= Task objective =
Whenever the word "California" turns up in a line of the data below, copy that line.
=== Raw data ===
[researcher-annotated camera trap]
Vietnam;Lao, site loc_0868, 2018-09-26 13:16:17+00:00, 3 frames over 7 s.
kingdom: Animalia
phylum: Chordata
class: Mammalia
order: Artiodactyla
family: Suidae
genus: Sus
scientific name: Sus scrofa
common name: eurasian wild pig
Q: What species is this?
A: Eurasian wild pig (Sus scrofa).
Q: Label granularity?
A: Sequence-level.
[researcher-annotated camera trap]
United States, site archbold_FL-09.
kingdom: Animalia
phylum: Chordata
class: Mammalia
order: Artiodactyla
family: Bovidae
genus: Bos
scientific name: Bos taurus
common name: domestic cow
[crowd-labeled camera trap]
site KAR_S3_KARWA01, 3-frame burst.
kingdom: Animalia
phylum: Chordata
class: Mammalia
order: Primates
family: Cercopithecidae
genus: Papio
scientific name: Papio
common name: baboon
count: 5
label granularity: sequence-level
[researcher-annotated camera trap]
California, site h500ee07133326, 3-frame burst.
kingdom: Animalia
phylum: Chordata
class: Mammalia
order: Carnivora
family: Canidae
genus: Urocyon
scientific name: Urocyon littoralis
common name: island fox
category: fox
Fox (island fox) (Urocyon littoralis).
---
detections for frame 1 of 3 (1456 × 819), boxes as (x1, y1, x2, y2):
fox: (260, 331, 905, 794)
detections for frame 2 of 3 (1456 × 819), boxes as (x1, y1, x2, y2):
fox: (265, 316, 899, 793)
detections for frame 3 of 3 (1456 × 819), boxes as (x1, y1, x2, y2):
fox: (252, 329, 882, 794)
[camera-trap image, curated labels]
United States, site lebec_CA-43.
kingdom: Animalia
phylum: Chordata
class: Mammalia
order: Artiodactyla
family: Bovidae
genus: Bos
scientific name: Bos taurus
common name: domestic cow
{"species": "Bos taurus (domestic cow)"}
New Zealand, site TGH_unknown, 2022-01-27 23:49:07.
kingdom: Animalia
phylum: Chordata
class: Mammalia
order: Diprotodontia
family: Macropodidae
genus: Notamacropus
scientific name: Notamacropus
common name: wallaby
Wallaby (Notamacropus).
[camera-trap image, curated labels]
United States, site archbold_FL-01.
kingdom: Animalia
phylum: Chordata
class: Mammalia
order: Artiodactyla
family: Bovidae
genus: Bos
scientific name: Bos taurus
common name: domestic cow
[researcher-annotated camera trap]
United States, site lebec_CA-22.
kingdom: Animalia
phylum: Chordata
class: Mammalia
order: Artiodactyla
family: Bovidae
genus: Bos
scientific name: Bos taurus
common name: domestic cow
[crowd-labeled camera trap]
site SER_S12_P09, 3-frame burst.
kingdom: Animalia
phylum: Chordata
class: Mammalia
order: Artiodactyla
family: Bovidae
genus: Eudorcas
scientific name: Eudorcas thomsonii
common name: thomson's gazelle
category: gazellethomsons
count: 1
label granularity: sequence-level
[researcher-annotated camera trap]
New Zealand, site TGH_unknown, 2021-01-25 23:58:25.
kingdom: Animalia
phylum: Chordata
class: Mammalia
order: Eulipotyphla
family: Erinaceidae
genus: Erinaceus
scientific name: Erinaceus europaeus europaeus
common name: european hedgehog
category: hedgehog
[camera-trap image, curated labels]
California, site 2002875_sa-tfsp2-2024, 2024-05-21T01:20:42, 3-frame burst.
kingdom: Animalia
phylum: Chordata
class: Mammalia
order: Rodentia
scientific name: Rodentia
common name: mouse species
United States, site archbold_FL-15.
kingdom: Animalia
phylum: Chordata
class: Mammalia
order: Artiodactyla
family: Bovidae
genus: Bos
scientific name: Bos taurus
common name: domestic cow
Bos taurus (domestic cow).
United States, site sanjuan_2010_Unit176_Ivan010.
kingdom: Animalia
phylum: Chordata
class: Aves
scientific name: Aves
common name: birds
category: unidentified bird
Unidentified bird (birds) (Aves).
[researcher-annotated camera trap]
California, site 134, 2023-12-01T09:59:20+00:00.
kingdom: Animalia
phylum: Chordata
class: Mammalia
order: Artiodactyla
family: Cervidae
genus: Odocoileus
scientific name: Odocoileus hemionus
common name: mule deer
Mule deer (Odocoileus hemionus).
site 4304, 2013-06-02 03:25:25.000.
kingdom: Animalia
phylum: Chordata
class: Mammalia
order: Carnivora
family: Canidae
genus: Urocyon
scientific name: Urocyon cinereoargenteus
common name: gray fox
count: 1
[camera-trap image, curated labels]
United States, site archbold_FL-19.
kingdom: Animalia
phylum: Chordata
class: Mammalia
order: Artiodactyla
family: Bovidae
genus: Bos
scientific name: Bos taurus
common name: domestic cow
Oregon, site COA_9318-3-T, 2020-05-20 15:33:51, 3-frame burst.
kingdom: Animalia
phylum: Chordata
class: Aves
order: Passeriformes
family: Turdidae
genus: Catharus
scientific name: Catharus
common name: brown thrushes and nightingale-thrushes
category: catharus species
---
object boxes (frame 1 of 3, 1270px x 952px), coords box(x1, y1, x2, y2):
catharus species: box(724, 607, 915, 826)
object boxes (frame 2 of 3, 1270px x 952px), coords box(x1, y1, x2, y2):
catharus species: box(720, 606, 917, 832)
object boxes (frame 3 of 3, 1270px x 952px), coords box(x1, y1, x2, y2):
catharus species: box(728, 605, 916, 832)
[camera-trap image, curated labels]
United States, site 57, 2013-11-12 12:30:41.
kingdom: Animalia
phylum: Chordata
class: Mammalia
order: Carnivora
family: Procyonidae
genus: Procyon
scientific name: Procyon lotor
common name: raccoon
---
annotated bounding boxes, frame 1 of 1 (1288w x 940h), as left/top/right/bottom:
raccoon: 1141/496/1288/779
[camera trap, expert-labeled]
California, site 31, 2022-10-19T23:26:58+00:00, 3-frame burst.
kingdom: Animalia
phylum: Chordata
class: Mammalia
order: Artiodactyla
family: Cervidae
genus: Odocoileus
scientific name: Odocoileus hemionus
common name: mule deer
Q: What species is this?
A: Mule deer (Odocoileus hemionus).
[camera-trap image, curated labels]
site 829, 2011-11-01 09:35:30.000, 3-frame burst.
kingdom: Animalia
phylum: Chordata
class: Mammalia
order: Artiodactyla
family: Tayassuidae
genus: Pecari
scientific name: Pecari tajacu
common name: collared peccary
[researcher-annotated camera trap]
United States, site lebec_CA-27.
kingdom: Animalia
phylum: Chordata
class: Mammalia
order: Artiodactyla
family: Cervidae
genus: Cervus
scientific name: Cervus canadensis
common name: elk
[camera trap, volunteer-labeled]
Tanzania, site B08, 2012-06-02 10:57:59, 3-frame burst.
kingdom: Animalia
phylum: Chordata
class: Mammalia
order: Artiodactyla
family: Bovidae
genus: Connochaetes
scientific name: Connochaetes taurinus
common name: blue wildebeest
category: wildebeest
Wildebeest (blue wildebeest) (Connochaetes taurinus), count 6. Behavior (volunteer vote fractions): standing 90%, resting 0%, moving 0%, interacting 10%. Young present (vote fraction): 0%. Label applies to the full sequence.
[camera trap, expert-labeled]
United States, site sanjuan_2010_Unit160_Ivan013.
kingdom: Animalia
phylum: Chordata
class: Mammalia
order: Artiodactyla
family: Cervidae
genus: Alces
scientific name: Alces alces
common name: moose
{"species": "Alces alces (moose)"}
===
= Response to this task =
California, site h500ee07133326, 3-frame burst.
California, site 2002875_sa-tfsp2-2024, 2024-05-21T01:20:42, 3-frame burst.
California, site 134, 2023-12-01T09:59:20+00:00.
California, site 31, 2022-10-19T23:26:58+00:00, 3-frame burst.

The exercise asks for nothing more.